When To File For Chapter 13 Consumer Bankruptcy
One particular question that a majority of clients thinking of filing for bankruptcy a bankruptcy attorney is: “So what’s the distinction between Chapter Thirteen and Chapter Seven?” Whereas Chapter 7 bankruptcy is basically “liquidation” — the use of your present possessions to pay back your creditors, Chapter Thirteen was established to offer you a chance to reorganize your fiscal position in a process which will allow you to pay some or all of your financial obligations while using the money you earn in the future. Though quite a few assets remain safeguarded from being sold to pay back creditors in Chapter 7 bankruptcy, if ever the value of your interest in any property exceeds the federal or state exemption amount, that property can be liquidated with the profits applied towards your financial obligations.
Assets are not liquidated in Chapter 13 . Instead, you can retain and continue to use all of your possessions irrespective of whether it is protected with an exemption.

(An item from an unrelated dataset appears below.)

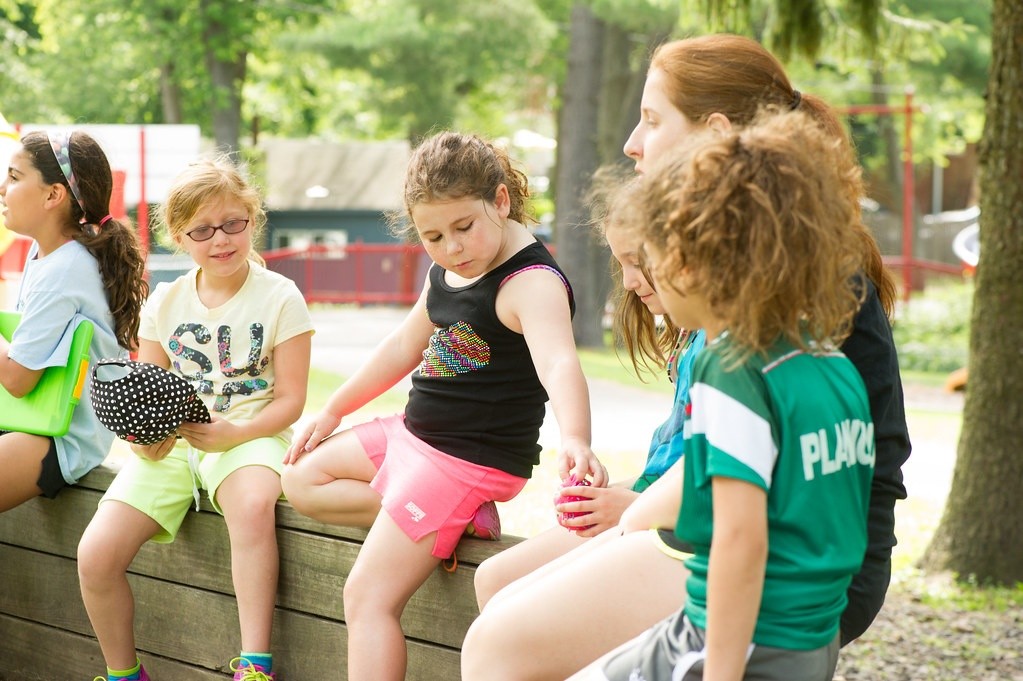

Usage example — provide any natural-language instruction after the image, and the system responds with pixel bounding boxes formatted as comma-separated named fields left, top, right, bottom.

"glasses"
left=183, top=209, right=251, bottom=242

Your financial obligations are paid for through a bankruptcy plan that has been approved by the bankruptcy court. If you complete the plan, you receive a discharge similar to the discharge in a Chapter 7.
There can be exceptions to your Chapter 13 discharge. By way of example, long term debts with final installments owing subsequently after the plan is concluded which are “cured” in the plan aren’t discharged. Specified tax debts aren’t discharged. Neither are debts incurred by means of fraud, ones not listed in the bankruptcy, most student education loans, or drunk driving debts and other criminal penalties or civil penalties.
Whether or not a discharge can not always be granted in your specific circumstance, there are occasions when it could be in your best interest regardless. Even though a discharge is unavailable under Chapter Thirteen, if you are behind on your mortgage loan and at risk of losing the house to the lender, Chapter 13 Bankruptcy can allow you to prevent a foreclosure and get caught up with your mortgage payments through the plan.
A large number of people today are convinced that in the event that they have to file for bankruptcy that they will lose anything and everything they’ve got. This, though, is not so. While both Chapter 7 and Chapter 13 have their particular distinct strengths,Chapter 13 bankruptcy is most often the favored chapter for those wishing to save their homes from foreclosure.
Chicago bankruptcy lawyer, and publisher of Chicagoland Bankruptcy Help, John Kunes works hard to be the bankruptcy lawyer Chicago can depend on.